Here’s How Mysterious Last-Resort Antibiotics Kill Bacteria


To kill drug-resistant bacteria, “last resort” antibiotics borrow a tactic from Medusa’s playbook: petrification.

New high-resolution microscope images show that a class of antibiotics called polymyxins crystallize the cell membranes of bacteria. The honeycomb-shaped crystals that form transform the generally supple skin of the fat molecules of the microbes into thin brittle leavesresearchers report on October 21 to Nature Communication. When the petrified membranes break, the bacteria die.

The discovery came as a complete surprise, says Sebastian Hiller, a structural biologist at the University of Basel in Switzerland.

Hiller, biophysicist Selen Manioğlu and their colleagues had used the antibiotics as a control for a different experiment. When the researchers turned on their microscopes, “we saw these waffles,” Hiller says. “I immediately recognized, wow, this must be something special.”

Polymyxin antibiotics like colistin were discovered in the 1940s and are now used as a powerful last resort defense against bacteria that have developed resistance to most other drugs. Researchers already knew that polymyxins somehow interfere with bacterial cell membranes. But no one had imagined a scenario like the “waffles” discovered by the team.
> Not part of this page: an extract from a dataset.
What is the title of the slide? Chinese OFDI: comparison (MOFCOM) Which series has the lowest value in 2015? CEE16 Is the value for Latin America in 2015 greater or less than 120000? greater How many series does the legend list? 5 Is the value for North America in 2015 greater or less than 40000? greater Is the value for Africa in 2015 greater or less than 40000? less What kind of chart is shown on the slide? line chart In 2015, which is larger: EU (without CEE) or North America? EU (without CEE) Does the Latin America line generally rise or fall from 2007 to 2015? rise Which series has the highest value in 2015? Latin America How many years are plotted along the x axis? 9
A microscopic photo of bacterial cell membranes in a hexagon "waffle" pattern
Bacterial cell membranes are usually soft and smooth, but polymyxin antibiotics crystallize the membranes into brittle sheets of hexagonal ‘waffles’, seen here in atomic force microscopy imaging.S. Manioglu

In the new study, Hiller and his colleagues exposed pieces of cell membrane from Escherichia coli at different concentrations of colistin. Atomic force microscopy imaging revealed that crystals formed at the minimum concentrations required to kill bacteria. Strains resistant to colistin exposed to the drug did not form crystals.
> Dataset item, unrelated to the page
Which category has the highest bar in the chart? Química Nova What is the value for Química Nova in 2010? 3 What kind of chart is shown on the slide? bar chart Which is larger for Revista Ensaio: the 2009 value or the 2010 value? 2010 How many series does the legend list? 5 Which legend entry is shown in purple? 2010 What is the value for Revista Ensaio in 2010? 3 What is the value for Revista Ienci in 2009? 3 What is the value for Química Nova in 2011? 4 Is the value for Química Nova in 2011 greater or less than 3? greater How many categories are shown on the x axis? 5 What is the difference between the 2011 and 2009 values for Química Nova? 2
The results indicate that polymyxins act by organizing the cell membrane into a crystalline structure that makes it brittle and vulnerable. “It’s something that hasn’t even been assumed until now,” says Markus Weingarth, a biochemist at Utrecht University in the Netherlands who was not involved in the work. “This is a very important study. I would even say that it is a breakthrough.

Exactly how polymyxins crystallize cell membranes remains unclear. It’s a problem because some bacteria have developed resistance to polymyxins and become more widespread (SN: 05/27/16; SN: 10/30/90). Without more studies like this to help reveal how drugs work, scientists can’t effectively modify antibiotics to make them more effective, Weingarth says.

Hiller hopes this first glimpse of the petrifying powers of polymyxins will help scientists fight antibiotic resistance.

“Understanding these concepts will certainly bring a lot of ideas – and the potential to make new drugs,” says Hiller.